Milandhoo (މިލަންދޫ) is an island in the Shaviyani Atoll administrative division of the Maldives and geographically part of the Miladhummadulhu group in Thiladhunmati Atoll.

==History==
Milandhoo was uninhabited in 1997, when the Maldive's Minister of Atolls Abdulla Hameed launched a project to construct houses there and relocate residents from the neighboring island Maakandoodhoo, where the water had become contaminated. The resettlement was hastened in 2004, when the Boxing Day tsunami severely damaged Maakandoodhoo. The government officially recognized Milandhoo as an inhabited island on 20 March 2005. With more than 2140 residents, it is now the most populous island in Shaviyani Atoll.

==Geography==
The island is 235.12 km north of the country's capital, Malé.

Milandhoo is at 06°17′05″N 73°14′36″E in the southeast of Shaviyani atoll between Maakandoodhoo and Nalandhoo. Covering 126 hectares, Milandhoo is the largest island in the atoll.

In northwestern Milandhoo is a lake, Sikundi Kulhi ("Prawn Lake"), so named because of its abundant prawns and shrimp, which are transparent and up to 1.5 in long.
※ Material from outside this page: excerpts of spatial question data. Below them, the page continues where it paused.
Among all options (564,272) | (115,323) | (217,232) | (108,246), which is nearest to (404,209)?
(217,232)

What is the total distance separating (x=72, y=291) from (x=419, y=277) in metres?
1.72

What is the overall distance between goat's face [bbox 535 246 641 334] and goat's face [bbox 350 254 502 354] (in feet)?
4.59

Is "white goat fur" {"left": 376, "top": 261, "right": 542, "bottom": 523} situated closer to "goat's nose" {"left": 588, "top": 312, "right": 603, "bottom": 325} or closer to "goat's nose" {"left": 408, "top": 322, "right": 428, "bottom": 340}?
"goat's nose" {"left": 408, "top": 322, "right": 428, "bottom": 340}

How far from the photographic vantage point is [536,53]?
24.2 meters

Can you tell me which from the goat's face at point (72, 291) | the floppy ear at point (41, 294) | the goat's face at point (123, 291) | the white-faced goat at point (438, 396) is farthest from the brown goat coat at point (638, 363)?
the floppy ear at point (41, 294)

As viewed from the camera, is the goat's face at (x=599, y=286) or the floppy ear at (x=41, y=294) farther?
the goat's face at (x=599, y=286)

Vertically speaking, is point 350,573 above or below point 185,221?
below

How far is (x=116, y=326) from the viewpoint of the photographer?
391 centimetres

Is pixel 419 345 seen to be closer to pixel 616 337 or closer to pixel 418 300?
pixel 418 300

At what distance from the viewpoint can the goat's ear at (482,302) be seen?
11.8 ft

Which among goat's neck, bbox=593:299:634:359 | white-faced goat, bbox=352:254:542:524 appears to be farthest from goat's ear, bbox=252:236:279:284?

Barracudas and a few other fish species also inhabit the lake, while crabs and hermit crabs live around its shore. Sikundi Kulhi is about 350 ft long, 250 ft wide, and up to 5 ft deep. Clay deposited at its center is used for traditional medicine. Bottle gourd plants, ironwood, sea hibiscus and mangroves are common nearby, while great morinda and coconut palm are rare.
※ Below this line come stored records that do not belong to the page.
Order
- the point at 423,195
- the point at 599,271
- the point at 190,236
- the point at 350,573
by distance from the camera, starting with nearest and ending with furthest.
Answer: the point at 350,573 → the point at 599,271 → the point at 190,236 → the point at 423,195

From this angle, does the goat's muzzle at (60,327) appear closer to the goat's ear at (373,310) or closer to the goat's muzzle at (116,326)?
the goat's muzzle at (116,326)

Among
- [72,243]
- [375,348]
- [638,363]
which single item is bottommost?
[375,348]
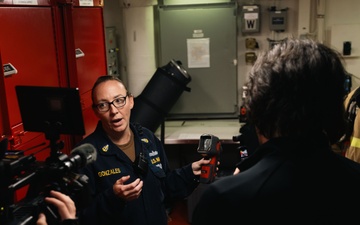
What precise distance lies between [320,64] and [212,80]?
3.46 m

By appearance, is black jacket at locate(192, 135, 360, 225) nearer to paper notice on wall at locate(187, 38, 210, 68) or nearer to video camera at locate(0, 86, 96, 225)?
video camera at locate(0, 86, 96, 225)

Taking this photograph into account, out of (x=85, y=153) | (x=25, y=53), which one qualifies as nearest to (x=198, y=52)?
(x=25, y=53)

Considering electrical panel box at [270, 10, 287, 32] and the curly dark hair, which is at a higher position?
electrical panel box at [270, 10, 287, 32]

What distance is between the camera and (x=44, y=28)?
260 cm

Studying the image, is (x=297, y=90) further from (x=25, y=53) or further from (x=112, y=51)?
(x=112, y=51)

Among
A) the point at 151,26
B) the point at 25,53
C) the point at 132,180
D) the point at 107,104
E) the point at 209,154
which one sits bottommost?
the point at 132,180

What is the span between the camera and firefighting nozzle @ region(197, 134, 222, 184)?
77.2 inches

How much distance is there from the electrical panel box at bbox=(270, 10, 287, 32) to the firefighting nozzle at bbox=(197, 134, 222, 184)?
2557mm

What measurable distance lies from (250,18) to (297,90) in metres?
3.40

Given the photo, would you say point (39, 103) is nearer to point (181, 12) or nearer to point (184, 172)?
point (184, 172)

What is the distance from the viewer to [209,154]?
1999mm

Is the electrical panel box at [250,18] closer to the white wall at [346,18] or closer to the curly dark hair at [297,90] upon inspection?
the white wall at [346,18]

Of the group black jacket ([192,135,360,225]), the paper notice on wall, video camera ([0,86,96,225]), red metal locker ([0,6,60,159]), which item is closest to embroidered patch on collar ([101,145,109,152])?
video camera ([0,86,96,225])

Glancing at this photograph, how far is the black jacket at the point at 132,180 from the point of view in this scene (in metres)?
1.87
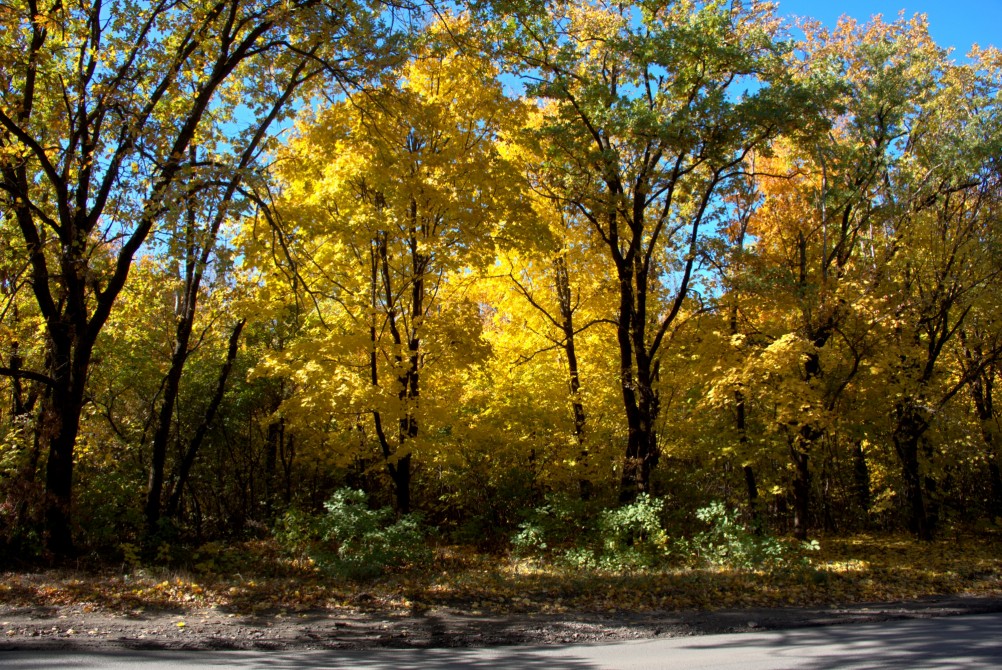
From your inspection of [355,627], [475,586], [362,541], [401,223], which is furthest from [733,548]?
[401,223]

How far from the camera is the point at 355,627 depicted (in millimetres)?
6773

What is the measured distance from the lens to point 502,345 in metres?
16.5

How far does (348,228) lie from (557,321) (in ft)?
20.3

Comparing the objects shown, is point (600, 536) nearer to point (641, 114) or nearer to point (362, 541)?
point (362, 541)

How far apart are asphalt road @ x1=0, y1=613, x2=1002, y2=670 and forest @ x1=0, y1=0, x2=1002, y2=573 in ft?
11.5

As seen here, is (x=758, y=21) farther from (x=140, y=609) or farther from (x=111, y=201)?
(x=140, y=609)

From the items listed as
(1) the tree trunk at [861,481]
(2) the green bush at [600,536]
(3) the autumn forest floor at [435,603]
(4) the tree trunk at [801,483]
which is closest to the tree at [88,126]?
(3) the autumn forest floor at [435,603]

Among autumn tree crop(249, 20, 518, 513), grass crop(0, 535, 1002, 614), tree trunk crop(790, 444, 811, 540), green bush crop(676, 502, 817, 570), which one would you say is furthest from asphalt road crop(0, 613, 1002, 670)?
tree trunk crop(790, 444, 811, 540)

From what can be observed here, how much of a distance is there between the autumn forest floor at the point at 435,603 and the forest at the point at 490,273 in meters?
1.03

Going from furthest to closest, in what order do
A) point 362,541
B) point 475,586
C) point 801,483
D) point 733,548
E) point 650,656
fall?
point 801,483
point 733,548
point 362,541
point 475,586
point 650,656

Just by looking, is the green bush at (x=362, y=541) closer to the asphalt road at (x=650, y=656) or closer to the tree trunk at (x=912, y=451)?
the asphalt road at (x=650, y=656)

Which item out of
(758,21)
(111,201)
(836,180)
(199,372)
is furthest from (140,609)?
(758,21)

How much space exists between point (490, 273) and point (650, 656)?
1063cm

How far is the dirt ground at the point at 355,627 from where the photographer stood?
6039 millimetres
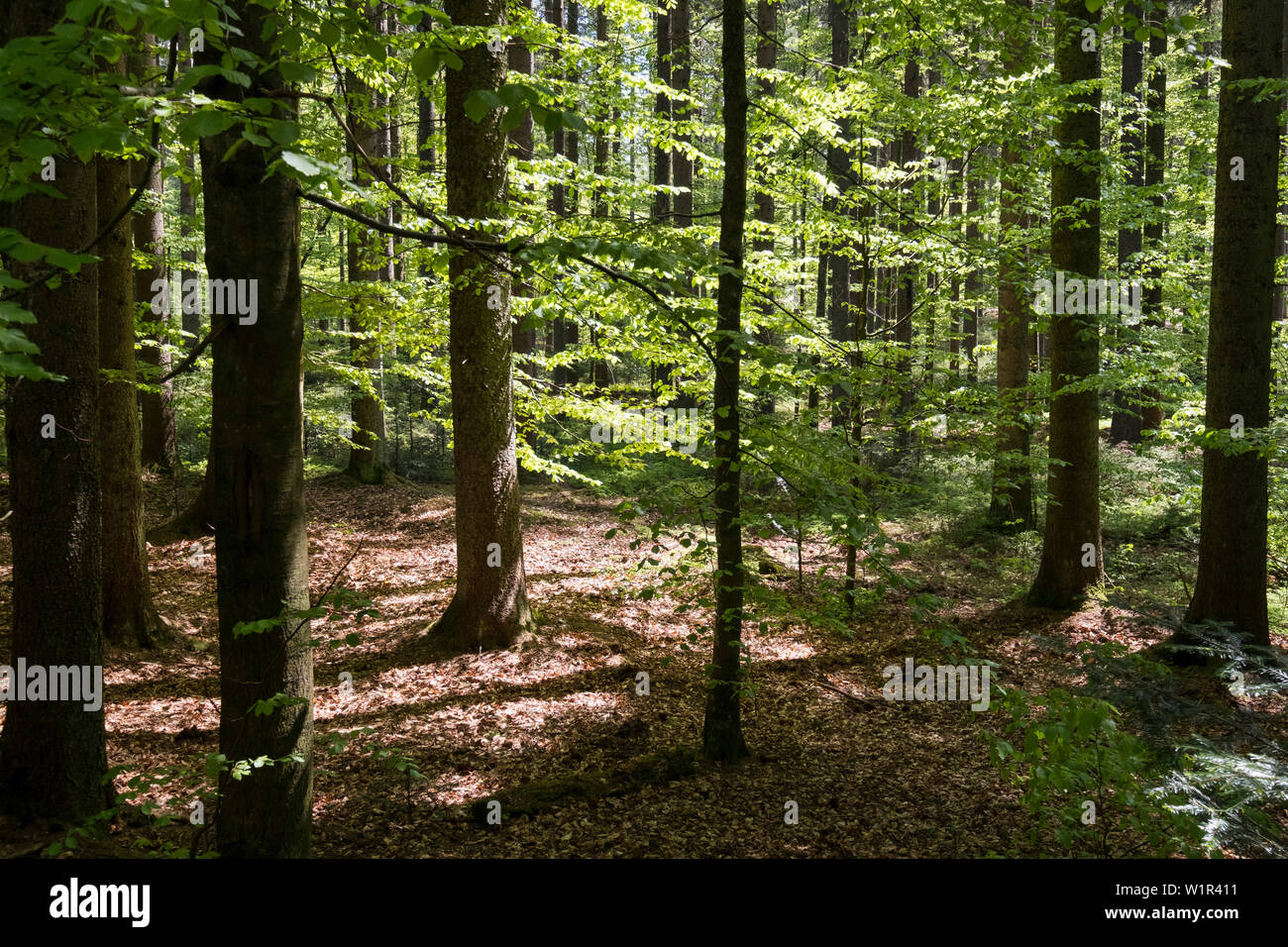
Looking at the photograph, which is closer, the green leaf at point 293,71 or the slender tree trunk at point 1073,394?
the green leaf at point 293,71

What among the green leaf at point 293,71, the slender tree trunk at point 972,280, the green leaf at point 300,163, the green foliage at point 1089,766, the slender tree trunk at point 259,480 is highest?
the slender tree trunk at point 972,280

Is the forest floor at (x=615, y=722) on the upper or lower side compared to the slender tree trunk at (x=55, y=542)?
lower

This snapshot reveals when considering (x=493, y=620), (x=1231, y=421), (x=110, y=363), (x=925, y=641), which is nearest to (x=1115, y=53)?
(x=1231, y=421)

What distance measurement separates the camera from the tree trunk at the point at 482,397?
6930mm

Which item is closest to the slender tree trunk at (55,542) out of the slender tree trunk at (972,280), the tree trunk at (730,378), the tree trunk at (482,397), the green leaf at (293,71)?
the green leaf at (293,71)

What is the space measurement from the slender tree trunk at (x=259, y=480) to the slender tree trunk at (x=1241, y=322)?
7.47 meters

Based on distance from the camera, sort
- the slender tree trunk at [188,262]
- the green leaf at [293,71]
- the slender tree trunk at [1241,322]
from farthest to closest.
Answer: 1. the slender tree trunk at [188,262]
2. the slender tree trunk at [1241,322]
3. the green leaf at [293,71]

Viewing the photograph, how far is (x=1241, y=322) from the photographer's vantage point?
693cm

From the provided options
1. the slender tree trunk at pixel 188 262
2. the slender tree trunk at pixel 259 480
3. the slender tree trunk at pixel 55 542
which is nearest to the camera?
the slender tree trunk at pixel 259 480

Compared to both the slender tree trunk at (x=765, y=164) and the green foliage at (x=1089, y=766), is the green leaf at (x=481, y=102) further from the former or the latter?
the slender tree trunk at (x=765, y=164)

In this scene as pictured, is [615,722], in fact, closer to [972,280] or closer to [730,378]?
[730,378]

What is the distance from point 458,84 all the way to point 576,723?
19.2 feet

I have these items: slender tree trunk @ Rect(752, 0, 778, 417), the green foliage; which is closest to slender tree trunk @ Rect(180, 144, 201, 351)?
slender tree trunk @ Rect(752, 0, 778, 417)

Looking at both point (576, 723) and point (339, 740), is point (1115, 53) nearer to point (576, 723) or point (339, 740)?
point (576, 723)
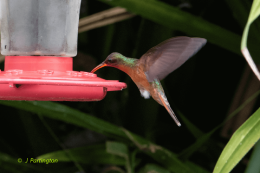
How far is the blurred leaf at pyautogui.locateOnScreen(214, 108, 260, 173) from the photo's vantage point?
64 centimetres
In southwestern Milandhoo is a pond, Rayy Kulhi ("Red Pond"), so named because debris from bottle gourd plants and mangroves in the surrounding swamp redden its water. It is smaller and shallower than Sikundi Kulhi, but a popular picnic destination.

==Economy==
===Agriculture===

Plantain is Milandhoo's main agricultural product and has been grown commercially there since 2006, on farms from 2000 sqft to 12000 sqft in size. Farmers sell the plantains throughout Shaviyani Atoll and in Malé. Clearing for agriculture has been causing deforestation.